Govt gets a stick to beat Anna
Mumbai: The genie in a six-and-a-half-year-old bottle has suddenly come to haunt Anna Hazare. Just as the veteran Gandhian was bracing himself to launch a hunger strike on August 16 in the national capital, the Congress and the UPA government it leads at the Centre raked up observations pertaining to him in an early 2005 inquiry report over a suspected case of corruption -- the very issue against which the Maharastrian social activist has fought all his life.
It all started in September 2003 when the Maharastra government ordered a probe into allegations of corruption and maladministration against several people, including four ministers and 10 trusts Hazare and his associates ran in their native state. The Justice P B Sawant Commission, which gave its report on February 23, 2005, cited maladministration, illegality and irregularity in the functioning of the trusts. It held Hazare guilty of corrupt practice and acts of maladministration.
That the Commisssion had devoted 123 of the total 379 pages on its observations on the complaints of corruption and illegality in the trusts led by or related to Hazare got highlighted today when Manish Tewari, spokesman for the Congress, a party that has been at loggerheads with the Gandhian for long, spoke about the matter at a press conference in Delhi.
Govt gets a stick to beat Anna
After the Sawant committee report came out, the state government appointed another panel led by former chief secretary DM Sukhthankar. It had left it to the government to take necessary action. The Congress now sensed it as a weapon to hit back at Hazare, as the party today asked him to come clean on the charges against him and his trusts. Business Standard made repeated attempts to reach Hazare over phone, but he remained unreachable.
The Commission had ruled that the agitational activities of the trusts had to be carried on by observing certain norms; they should be peaceful and legal. "Care has to be taken to see that they do not lead to anti-social activities or become extra-constitutional centres of power. Such a development will itself encourage lawlessness and spell out the end of the rule of law." It further observed that agitational activities "also constitute a social power, which is as much liable to be abused as the political power. When social power is used irresponsibly or to subvert the constitutional authority, it is hardly distinguishable from terror. The social power should not become or allowed to become an engine of oppression of the innocent."
Justice Sawant went into the mode of functioning and the formation of 10 trusts under various rules and laws. His Commission, by and large, found truth in the allegations relating to the subversion of law, maladministration and illegality. For instance, "the Hind Swaraj Trust did not take care to examine the provisions of law, while alienating the land induced the zilla parishad to take possession of the property and to construct there on a Samaj Mandir. There is apparent lack of care on the part of trustees and to that extent there is maladminitration."
Govt gets a stick to beat Anna
In another case relating to complaints made by several against the members of the Hazare-led Bhrashtachar Virodhi Andolan, the Commission observed that complaints against his activists had from time to time been brought to the Gandhian's notice. "But he had failed to act upon the said complaints which appear to have given some activists a free hand of misconduct."
The Commission pulled up Hazare for remaining chairman of the Krishna Pani Puravatha Yojana Sahakari Sanstha during 2001-03, since he did not hold any land within the jurisdiction of the society. Therefore it was "illegal".
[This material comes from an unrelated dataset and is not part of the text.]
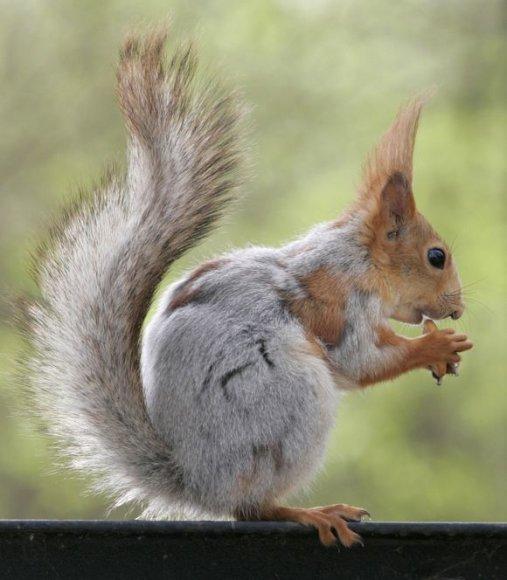 Krasnojarsko voveraitė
Also, the Commission accused the Hazare-led Yadavbaba Shikshan Prasarak Mandal of not reporting to the Charity Commissioner as required under the provisions of Bombay Public Trust Act for the purchase of three pieces of land by and the construction thereon at Ralegan Siddhi in Ahmadnagar district. It observed this was a case was an irregular act amounting to maladministration.
What's more, the Yadavbaba Shikshan Prasarak Mandal spent Rs 46,374 on the renovation of a Yadav Baba temple which was contrary to the objective of the Trust. "The amount," the Commission ruled, "would be used be spent on education and that too seculal education. Both the objects were defied by the said expenses incurred on renovation of Yadavbaba temple and therefore constituted illegalities."